I need help to determine if this congruency system can be solved and if it can be solved how do I do it: $$\begin{cases}x\equiv2\text{ (mod $3$)}\\ x\equiv4\text{ (mod $6$)}\\ \end{cases}$$
I do know that from the system I obtain the following:
$$\begin{align} x\equiv2\text{ (mod $3$)}\\ x\equiv4\text{ (mod $2$)}\\ x\equiv4\text{ (mod $3$)}\\ \end{align}$$
I do not know what to conclude from here. I think this system doesn't have solution, but if it is so how do I prove it.
Doesn't have solution, since $$\begin{cases} x\equiv 2 \pmod{3} \\ x\equiv 4 \pmod{3} \end{cases}$$ they implie $2\equiv 4 \pmod{3}$, but this is false.
$$x=6k+4\implies x=3(2k+1)+1$$
Thus if $$x\equiv 4\pmod {6} $$ then $$x\equiv 1\pmod 3$$
That is the system
$$\begin{cases} x\equiv 2 \pmod{3} \\ x\equiv 4 \pmod{6} \end{cases}$$
is not consistent.
$\begin{align} {\bf Hint}\qquad\ \ \ 2+3j &= x = 4 + 6k\,\Rightarrow\ 3\,j-6\,k = 2\,\Rightarrow\, 3\mid 2,\,\ \rm contradiction.\\[.5em] {\rm generally}\ \ \ a+mj &= x = b + nk\,\Rightarrow\, \color{#c00}mj-\color{#c00}nk = b-a\,\Rightarrow\, \bbox[6px,border:1px solid #c00]{\color{#c00}{\gcd(m,n)}\mid b-a }\end{align}$
i.e. $ $ they're consistent $\!\iff\!$ they become equivalent when reduced mod the $\rm\color{#c00}{gcd}$ of the moduli.
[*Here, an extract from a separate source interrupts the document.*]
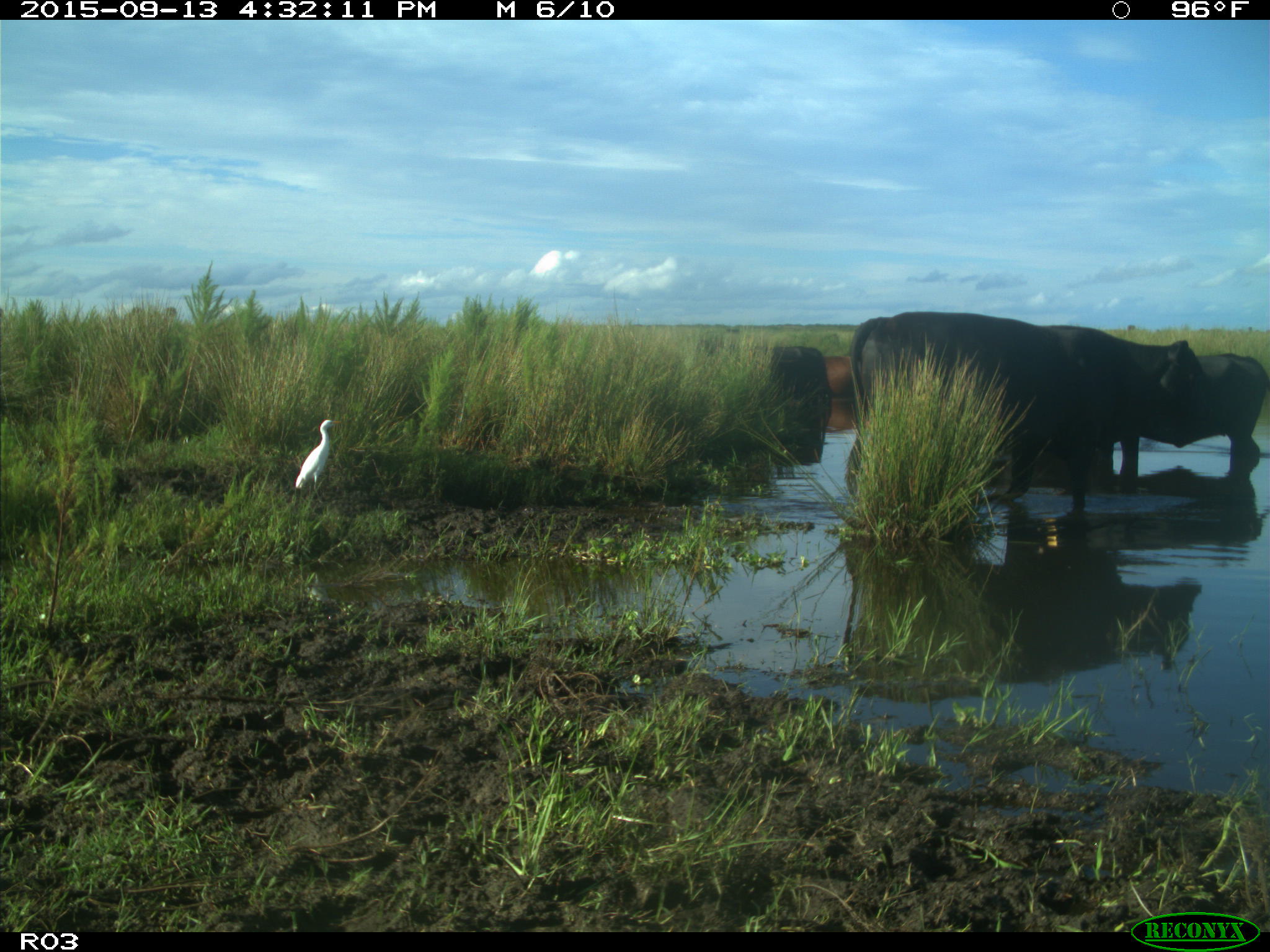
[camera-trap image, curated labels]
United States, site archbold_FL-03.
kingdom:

The above necessary condition for a solution to exist is also a sufficient condition. Furthermore, a system of congruences is solvable $\iff$ pairwise solvable as above.
$6k+4=3y+2\implies y=k=-{2\over 3}$ repeating every time k changes by 1 (y by 2) , which then means, they aren't integer solutions for k snd y.